Ready to see unified Kubernetes autoscaling in production?

Most teams hit the HPA-VPA conflict the moment they try to run both controllers together at scale. Continuous, autonomous management resolves the conflict by treating vertical and horizontal scaling as a single coordinated decision.

HPA vs VPA: Frequently asked questions

What is the difference between HPA and VPA in Kubernetes?

HPA (Horizontal Pod Autoscaler) changes the number of pod replicas based on observed metrics like CPU utilization. VPA (Vertical Pod Autoscaler) changes the CPU and memory requests and limits of individual pods. HPA solves for throughput by adding pods; VPA solves for efficiency by resizing pods.

Can HPA and VPA be used together?

Technically yes, but in production they conflict. VPA raising CPU requests lowers utilization percentages, which causes HPA to scale down replicas, which raises utilization, which causes VPA to raise requests again. This feedback loop produces oscillating replica counts and is sometimes called the Kubernetes death spiral. Resolving the conflict requires explicit coordination between the two scaling dimensions, which neither controller provides natively.

When should I use HPA instead of VPA?

Use HPA when your bottleneck is throughput. If pod-level resource needs are stable but request volume fluctuates, more replicas solve the problem. Web APIs, queue processors, and event-driven microservices are typical HPA workloads.

When should I use VPA instead of HPA?

Use VPA when your bottleneck is efficiency. If your traffic is steady but resource usage per request varies, resizing pods is the right lever. Batch jobs, data pipelines, and memory-heavy services with hard-to-predict sizing are typical VPA workloads.
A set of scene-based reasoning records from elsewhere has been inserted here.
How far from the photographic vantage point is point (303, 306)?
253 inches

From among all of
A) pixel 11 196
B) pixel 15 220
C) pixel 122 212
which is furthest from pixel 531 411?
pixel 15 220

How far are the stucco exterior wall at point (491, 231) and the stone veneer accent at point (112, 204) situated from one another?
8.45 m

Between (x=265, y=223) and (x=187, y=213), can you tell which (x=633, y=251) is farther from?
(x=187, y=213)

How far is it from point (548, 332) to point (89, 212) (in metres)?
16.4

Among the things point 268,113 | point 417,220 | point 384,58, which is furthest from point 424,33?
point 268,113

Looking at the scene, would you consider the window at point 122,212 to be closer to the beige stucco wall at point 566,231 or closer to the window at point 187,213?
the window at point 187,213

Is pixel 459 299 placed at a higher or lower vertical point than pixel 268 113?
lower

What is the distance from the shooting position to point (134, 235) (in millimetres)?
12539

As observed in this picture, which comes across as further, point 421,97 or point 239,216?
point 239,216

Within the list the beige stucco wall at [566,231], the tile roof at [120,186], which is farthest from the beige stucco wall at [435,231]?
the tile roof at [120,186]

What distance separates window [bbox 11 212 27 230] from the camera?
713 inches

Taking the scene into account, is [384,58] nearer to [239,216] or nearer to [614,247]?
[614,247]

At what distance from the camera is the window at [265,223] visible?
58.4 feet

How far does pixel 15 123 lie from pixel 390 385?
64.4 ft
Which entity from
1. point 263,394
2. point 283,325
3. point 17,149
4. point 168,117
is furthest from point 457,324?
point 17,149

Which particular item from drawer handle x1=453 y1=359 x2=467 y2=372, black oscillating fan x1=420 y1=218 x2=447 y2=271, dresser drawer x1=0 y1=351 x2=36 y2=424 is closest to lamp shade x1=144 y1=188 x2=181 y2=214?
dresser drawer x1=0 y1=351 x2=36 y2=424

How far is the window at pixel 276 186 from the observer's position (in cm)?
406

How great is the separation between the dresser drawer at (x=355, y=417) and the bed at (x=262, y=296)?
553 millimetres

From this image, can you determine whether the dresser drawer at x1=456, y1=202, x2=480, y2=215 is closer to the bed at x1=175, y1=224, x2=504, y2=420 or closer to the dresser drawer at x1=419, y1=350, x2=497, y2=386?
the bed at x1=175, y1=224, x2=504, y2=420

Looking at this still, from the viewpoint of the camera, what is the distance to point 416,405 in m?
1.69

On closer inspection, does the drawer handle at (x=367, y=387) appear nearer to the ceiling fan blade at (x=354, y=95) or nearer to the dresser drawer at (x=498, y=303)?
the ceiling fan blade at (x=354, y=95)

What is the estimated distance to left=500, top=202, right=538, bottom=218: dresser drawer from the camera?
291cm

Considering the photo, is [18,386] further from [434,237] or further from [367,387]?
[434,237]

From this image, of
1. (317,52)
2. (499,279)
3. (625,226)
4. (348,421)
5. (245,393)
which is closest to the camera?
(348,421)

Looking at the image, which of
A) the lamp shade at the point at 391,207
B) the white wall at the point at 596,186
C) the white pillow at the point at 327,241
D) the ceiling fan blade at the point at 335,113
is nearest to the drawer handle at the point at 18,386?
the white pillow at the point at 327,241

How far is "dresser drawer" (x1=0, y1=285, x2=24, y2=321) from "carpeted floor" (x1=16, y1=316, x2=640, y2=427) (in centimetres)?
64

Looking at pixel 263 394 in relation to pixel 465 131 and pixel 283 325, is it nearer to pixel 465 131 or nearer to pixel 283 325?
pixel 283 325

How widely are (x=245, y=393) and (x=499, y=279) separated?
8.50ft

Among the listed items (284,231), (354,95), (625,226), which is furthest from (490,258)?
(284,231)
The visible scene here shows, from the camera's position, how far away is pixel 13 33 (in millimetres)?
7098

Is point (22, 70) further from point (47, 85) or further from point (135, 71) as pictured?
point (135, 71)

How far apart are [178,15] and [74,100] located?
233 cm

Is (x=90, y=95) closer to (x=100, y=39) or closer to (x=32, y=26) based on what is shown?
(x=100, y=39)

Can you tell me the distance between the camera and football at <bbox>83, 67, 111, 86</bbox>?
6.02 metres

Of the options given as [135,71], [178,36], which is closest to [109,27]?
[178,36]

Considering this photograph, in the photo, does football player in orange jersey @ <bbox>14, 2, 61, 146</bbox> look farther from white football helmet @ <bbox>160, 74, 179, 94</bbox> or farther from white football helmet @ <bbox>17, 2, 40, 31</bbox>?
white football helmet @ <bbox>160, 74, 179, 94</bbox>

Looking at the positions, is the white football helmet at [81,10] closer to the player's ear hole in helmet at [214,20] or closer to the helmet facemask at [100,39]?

Does VPA require pod restarts?

In legacy mode, yes. Applying VPA recommendations requires pod eviction and restart. Native Kubernetes In-Place Pod Resize (alpha in 1.27, beta in 1.33, GA in 1.35) allows resource updates without restarts, but adoption is uneven and most production VPA deployments still run in recommendation-only mode under GitOps control.

What is the Kubernetes death spiral?

The Kubernetes death spiral refers to the feedback loop that occurs when HPA and VPA are configured to manage the same workload on the same metric. The two controllers operate independently with no coordination mechanism, which produces oscillating replica counts and unstable resource requests as each controller reacts to the other’s output.

How does ScaleOps handle the HPA-VPA conflict?

ScaleOps reconciles replica count and per-pod sizing as a single coordinated decision instead of running two independent control loops. This makes continuous vertical management safe to run alongside HPA, without the feedback loops that destabilize stock HPA-plus-VPA deployments.